» Document section
Watch Death and the Civil War on PBS. See more from American Experience.

Please be aware that the video is only available until October 17.

A milestone and new scholarship on the war

I thought I would take the opportunity of the blog’s 300th post to share with you the interesting contents in the latest issue of the journal Civil War History (not related to this site). The field of environmental history has been an emerging one over the forty years and the Civil War is not outside this field. The fine staff at the journal have put together a review essay and two articles dealing with environmental history of the war, specifically considering an overview of the literature on the field and the war, the nature of the war in the Trans-Mississippi, and preservation at Gettysburg.

I received the issue of the journal in the mail today and I look forward to reading it in detail in the coming weeks, but my brief examination of the article “The Nature of Preservation: The Rise of Authenticity at Gettysburg” by Brian Black shows it to be good both from an environmental history perspective, but also public history, as it touches on the changing landscape of the battlefield in the years after the battle, including the controversy over the battlefield tower that was demolished several years ago. Now with the new interpretive center and further reconstruction of the natural landscape in recent years, this article is quite timely.

I encourage interested readers to consider subscribing to this journal as well as the Journal of the Civil War Era. Civil War History has a long history and track record, being in its fifty-eighth volume, while The Journal of the Civil War Era is the new flagship publication of the Society of Civil War Historians, and has proven to be good in its first few years. Journals are worthwhile, as they contain articles on a variety of topics, which can be more accessible to some than large monographs. Plus, they are great resources for learning about new books in the field through their book reviews.

Welcome to our newest writer

It is my pleasure to welcome Zack Biro, a Masters student at Lehigh University, as a writer for this blog. As we close in on our 300th post, it will be interesting to see who will write it, but I look forward to Zack’s postings and hope you will welcome his contributions as well.

Antietam: 150 years ago today

Today is the 150th anniversary of the Battle of Antietam (or Sharpsburg, if you prefer) in 1862. It represents the bloodiest one-day battle in American history with over 23,000 casualties on both sides. Ethan Rafuse provides a wonderful post on this subject, complete with the opening to the film Glory (1989), which began with this battle.

» Required work
[A] In the Civil War blog excerpt, which volume of Civil War History is the journal currently in?
[B] Reproduce the Civil War blog excerpt word for word, beginning at the words "I encourage interested" and stopping after the words "their book reviews.".

» The data

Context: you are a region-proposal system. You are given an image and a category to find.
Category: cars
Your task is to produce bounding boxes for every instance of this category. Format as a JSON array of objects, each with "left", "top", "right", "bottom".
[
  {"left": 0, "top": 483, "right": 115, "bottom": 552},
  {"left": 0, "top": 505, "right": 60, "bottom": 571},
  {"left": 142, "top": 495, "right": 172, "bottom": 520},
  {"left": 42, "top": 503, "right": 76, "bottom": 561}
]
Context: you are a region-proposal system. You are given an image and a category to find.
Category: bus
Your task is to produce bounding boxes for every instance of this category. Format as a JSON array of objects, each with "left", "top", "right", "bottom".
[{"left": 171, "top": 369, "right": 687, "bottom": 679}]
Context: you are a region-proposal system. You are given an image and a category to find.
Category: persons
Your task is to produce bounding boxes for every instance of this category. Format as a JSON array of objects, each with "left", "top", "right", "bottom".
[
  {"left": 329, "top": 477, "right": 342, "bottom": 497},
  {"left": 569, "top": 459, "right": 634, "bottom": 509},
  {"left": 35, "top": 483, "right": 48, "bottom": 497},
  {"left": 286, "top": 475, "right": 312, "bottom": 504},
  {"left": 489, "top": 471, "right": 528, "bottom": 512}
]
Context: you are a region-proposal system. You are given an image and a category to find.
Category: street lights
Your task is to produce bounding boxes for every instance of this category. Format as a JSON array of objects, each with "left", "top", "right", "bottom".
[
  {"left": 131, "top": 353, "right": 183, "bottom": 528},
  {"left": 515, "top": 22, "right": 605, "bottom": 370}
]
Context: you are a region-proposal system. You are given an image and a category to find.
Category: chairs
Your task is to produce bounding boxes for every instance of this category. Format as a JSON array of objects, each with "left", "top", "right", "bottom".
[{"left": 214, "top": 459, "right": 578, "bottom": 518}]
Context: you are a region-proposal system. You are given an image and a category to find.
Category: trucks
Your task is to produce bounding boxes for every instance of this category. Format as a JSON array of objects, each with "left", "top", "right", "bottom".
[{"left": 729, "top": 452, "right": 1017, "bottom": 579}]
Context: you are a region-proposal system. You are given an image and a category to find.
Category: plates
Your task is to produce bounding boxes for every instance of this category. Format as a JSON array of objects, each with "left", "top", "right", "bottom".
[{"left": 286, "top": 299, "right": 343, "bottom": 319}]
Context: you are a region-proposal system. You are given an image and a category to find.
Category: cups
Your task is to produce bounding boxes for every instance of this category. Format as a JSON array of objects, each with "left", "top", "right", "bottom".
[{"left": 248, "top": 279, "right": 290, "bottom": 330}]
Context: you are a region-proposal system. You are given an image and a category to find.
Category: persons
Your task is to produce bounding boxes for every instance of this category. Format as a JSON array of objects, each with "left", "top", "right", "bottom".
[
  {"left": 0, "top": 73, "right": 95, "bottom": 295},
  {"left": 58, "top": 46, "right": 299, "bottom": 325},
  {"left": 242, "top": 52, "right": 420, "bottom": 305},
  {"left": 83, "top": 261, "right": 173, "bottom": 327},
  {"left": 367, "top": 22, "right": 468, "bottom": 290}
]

» Replies
[A] Its fifty-eighth volume.

[B]
I encourage interested readers to consider subscribing to this journal as well as the Journal of the Civil War Era. Civil War History has a long history and track record, being in its fifty-eighth volume, while The Journal of the Civil War Era is the new flagship publication of the Society of Civil War Historians, and has proven to be good in its first few years. Journals are worthwhile, as they contain articles on a variety of topics, which can be more accessible to some than large monographs. Plus, they are great resources for learning about new books in the field through their book reviews.